Wednesday, January 27, 2016

First Jazz Records

Vibrant musical styles gradually change over time and in 1917 Ragtime was becoming Jazz. It was in this year that the first records labeled as Jazz began making their way into stores in the United States. The general record buying public was probably unaware that this style of music was not that new in 1917. The music that would become known as Jazz had been played in New Orleans and other other parts of the South for many years by bands lead by musicians such as Buddy Bolden, Frankie Dusen, Jack Laine and others. 

The Creole Band is generally considered to be the first band from New Orleans that was playing this style of music to tour outside of the South. They performed on the vaudeville circuit in the United States from 1914 to 1918. San Francisco bandleader Bert Kelly would later claim to have been playing Jazz as early as 1914 in San Francisco and then in Chicago in 1915. Both Brown's Dixieland Jass Band and Stein's Dixieland Jass Band were performing and billing themselves as "Jass" bands in Chicago in 1916. But none of these bands had recorded until 1917 and some of them never would make records. 

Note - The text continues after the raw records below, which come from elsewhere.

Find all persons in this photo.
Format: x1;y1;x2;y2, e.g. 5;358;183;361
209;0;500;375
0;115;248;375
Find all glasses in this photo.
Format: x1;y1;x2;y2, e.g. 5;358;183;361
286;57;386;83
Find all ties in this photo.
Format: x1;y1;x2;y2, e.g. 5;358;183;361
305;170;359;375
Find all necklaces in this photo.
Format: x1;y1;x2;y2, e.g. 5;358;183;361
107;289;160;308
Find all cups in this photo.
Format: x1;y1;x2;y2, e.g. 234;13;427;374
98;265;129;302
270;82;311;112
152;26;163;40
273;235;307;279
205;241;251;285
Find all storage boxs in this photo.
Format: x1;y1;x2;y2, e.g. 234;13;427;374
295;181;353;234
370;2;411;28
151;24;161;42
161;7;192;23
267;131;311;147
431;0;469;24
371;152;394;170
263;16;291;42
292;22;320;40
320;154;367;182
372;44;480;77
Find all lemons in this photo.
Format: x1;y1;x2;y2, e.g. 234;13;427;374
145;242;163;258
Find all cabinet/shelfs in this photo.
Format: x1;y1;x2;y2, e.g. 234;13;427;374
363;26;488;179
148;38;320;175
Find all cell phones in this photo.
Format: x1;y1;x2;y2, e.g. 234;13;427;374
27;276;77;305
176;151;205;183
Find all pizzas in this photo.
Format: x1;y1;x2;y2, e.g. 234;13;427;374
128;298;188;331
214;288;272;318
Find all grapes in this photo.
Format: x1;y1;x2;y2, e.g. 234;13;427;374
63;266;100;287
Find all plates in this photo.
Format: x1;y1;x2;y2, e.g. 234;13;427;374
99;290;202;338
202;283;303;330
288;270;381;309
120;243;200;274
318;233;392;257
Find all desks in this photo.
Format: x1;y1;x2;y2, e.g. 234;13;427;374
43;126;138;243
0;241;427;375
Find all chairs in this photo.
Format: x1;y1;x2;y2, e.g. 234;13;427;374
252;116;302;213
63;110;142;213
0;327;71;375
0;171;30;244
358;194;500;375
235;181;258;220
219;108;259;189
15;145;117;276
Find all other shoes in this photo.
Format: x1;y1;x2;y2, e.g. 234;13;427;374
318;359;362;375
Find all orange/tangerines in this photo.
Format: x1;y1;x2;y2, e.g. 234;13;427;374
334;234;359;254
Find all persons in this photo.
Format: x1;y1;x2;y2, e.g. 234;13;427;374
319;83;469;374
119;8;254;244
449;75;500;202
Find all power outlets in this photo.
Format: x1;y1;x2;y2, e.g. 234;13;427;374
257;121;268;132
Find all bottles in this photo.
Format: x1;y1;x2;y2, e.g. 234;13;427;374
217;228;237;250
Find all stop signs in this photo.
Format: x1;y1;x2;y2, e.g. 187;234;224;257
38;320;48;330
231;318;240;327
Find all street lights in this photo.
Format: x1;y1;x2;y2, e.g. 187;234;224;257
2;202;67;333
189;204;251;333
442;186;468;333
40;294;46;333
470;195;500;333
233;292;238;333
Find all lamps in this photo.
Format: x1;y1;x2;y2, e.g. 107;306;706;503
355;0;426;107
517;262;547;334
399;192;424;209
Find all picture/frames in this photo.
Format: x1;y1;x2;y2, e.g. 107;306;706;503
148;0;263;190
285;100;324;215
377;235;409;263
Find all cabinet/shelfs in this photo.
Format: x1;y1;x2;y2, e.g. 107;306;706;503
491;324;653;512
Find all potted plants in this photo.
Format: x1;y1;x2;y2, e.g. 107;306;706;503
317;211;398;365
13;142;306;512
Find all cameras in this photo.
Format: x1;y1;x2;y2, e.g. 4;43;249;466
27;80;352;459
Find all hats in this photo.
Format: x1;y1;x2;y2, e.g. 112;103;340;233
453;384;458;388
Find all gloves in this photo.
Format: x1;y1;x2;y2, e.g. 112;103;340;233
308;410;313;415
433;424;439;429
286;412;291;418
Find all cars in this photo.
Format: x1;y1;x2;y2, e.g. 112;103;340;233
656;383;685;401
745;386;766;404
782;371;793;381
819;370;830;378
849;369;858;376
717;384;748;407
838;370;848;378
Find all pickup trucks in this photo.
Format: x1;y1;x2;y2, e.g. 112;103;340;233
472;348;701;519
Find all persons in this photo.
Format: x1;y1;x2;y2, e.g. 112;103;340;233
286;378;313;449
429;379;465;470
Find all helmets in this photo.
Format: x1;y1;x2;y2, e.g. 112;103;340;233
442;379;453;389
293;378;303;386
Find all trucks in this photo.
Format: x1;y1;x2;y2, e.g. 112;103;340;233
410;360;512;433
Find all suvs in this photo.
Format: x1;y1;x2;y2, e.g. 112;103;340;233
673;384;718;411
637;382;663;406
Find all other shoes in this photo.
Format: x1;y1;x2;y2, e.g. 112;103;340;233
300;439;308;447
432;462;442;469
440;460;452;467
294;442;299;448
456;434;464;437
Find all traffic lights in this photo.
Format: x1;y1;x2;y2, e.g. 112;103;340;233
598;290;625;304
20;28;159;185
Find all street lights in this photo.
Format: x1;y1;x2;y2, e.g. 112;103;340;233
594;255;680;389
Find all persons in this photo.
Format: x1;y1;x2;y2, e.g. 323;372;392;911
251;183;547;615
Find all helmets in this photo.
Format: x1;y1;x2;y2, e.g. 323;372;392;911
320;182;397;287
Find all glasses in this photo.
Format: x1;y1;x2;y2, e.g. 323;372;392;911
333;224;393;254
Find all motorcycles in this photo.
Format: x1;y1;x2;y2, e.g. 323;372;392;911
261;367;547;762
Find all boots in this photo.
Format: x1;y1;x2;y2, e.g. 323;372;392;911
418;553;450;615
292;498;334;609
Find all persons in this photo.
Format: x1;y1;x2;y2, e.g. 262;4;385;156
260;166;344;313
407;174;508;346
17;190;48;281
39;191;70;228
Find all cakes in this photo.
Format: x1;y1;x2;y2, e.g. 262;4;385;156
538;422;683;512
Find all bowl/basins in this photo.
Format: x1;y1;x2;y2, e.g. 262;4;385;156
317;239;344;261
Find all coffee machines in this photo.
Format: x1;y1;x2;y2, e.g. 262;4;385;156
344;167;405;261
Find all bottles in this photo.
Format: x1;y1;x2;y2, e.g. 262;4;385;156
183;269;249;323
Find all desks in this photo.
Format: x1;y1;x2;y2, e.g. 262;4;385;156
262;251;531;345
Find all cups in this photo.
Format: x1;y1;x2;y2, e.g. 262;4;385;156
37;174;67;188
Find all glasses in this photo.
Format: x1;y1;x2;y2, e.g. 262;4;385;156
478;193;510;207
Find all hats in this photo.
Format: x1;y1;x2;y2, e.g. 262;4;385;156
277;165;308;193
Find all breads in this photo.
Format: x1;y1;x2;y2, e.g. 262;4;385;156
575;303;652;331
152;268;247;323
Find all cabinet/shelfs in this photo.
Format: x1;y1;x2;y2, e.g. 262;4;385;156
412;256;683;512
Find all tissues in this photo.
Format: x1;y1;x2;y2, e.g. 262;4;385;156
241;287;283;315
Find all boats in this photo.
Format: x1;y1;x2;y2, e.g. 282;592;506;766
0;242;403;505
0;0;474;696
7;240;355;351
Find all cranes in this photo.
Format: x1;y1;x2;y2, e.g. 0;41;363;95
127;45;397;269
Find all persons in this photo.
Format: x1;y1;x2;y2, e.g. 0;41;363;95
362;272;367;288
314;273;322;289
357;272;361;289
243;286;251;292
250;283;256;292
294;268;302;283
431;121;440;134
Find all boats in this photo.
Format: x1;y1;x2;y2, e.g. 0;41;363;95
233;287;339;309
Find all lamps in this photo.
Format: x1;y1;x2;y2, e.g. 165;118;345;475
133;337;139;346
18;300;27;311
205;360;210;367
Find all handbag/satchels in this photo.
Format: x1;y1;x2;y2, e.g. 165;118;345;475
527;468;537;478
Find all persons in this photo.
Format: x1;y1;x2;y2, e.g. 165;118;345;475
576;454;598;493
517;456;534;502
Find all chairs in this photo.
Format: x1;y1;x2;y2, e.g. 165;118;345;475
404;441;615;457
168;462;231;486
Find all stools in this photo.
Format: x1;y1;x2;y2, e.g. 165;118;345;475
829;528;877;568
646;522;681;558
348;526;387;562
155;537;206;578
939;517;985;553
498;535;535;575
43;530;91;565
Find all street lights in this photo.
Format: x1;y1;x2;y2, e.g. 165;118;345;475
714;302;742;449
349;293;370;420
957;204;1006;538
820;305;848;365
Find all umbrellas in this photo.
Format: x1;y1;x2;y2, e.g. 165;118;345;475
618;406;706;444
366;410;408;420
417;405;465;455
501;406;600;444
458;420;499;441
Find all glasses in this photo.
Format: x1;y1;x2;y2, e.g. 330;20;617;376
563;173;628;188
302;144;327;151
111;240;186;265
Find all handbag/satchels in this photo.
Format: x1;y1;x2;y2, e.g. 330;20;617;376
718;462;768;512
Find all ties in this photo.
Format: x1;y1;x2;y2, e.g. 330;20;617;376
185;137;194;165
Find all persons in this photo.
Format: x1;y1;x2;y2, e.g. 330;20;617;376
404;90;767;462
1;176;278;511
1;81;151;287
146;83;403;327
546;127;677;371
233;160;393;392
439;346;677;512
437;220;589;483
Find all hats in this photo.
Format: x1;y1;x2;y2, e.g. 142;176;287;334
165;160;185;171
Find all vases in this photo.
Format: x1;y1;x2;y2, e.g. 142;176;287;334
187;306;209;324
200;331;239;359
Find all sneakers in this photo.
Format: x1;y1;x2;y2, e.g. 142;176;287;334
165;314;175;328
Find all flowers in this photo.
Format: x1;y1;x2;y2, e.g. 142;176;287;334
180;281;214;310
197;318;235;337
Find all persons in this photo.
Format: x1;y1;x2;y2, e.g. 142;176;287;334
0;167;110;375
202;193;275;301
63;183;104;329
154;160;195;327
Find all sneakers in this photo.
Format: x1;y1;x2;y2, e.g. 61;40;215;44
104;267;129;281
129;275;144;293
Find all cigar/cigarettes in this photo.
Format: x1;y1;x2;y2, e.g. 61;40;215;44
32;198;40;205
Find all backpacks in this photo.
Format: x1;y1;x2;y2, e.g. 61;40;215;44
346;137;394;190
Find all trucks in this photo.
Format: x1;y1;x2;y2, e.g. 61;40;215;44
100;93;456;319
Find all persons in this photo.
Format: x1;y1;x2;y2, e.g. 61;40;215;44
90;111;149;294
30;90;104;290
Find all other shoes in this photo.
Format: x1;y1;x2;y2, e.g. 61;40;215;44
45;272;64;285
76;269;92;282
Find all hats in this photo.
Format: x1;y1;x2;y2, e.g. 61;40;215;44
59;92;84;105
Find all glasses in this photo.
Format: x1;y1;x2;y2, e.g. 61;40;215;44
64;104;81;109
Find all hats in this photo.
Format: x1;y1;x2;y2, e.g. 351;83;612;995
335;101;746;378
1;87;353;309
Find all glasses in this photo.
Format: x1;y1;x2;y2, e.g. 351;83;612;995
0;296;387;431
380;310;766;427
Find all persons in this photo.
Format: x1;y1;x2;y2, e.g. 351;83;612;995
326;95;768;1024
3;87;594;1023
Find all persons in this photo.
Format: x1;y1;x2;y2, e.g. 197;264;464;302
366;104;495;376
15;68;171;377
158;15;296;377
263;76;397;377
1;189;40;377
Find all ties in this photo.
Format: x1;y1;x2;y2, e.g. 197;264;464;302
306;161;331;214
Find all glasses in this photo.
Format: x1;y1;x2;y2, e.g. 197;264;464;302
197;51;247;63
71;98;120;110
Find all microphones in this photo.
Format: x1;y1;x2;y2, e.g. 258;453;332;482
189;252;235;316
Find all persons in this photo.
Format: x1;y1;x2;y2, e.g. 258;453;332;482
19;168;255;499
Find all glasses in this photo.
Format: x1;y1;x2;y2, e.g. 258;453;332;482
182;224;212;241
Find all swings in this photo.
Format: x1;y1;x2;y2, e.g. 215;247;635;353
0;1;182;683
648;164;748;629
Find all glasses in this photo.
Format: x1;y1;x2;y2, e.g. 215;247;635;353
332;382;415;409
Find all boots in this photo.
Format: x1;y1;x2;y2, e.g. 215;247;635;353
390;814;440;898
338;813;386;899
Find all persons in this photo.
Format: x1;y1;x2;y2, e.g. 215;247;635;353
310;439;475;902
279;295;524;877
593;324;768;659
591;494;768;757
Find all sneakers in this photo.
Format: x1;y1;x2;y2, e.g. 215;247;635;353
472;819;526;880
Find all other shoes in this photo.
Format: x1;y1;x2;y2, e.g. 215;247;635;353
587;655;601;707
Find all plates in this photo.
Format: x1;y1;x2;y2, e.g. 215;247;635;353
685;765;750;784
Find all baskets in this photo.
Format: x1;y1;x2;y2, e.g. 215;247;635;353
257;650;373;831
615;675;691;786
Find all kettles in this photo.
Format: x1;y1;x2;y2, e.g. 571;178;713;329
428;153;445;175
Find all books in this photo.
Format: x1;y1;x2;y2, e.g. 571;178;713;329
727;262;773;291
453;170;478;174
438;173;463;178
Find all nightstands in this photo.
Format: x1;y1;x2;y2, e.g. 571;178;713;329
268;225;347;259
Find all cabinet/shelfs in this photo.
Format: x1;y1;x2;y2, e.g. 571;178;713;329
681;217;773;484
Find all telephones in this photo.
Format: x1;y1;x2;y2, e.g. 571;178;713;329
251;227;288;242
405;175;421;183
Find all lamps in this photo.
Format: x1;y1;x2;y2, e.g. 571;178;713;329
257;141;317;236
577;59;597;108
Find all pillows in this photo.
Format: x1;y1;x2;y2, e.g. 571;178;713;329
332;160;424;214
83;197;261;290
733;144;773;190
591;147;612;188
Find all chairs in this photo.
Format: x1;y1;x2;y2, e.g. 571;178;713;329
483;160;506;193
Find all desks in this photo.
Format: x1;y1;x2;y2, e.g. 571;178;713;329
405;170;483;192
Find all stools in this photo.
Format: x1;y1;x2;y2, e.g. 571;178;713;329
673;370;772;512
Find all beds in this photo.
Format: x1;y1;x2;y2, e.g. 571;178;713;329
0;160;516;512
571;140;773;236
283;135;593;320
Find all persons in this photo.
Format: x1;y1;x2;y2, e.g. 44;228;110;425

The standard history of Jazz generally considers the first Jazz record to have been the Original Dixieland 'Jass' Band's "Dixie Jass Band One Step" and "Livery Stable Blues." This record was made for the Victor label in New York on February 26, 1917. The record was released in May of 1917. It was an immediate success and this record is considered the spark that ignited the Jazz fad that seized the world in the years during and after World War I. The Original Dixieland Jass Band was a group of White musicians from New Orleans.

All of the band's members had played in Papa Jack Laine's Reliance Brass Band at one time or another before leaving New Orleans in 1916. The band went north to play in Chicago under the name of Stein's Dixieland Jass Band at Schiller's Cafe on 31st Street.


After a heated disagreement with Stein the rest of the band quit and took the job at the Del' Abe Cafe at the Hotel Normandy at Clark and Randolph Street calling themselves the Original Dixieland Jass Band. The band moved on to the Casino Gardens on North Clark and Kinzie Street. The Casino Gardens was a popular hangout for people involved in show business. 

It was here that the famous vaudeville singer Al Jolson first heard the band and recommended them to a theatrical agent. The agent set the band up with an engagement in New York City at Reisenweber's Restaurant on Columbus Circle at Broadway which began on January 15th, 1917. The group was a great success in New York and continued to be quite popular until the band left for England in March of 1919.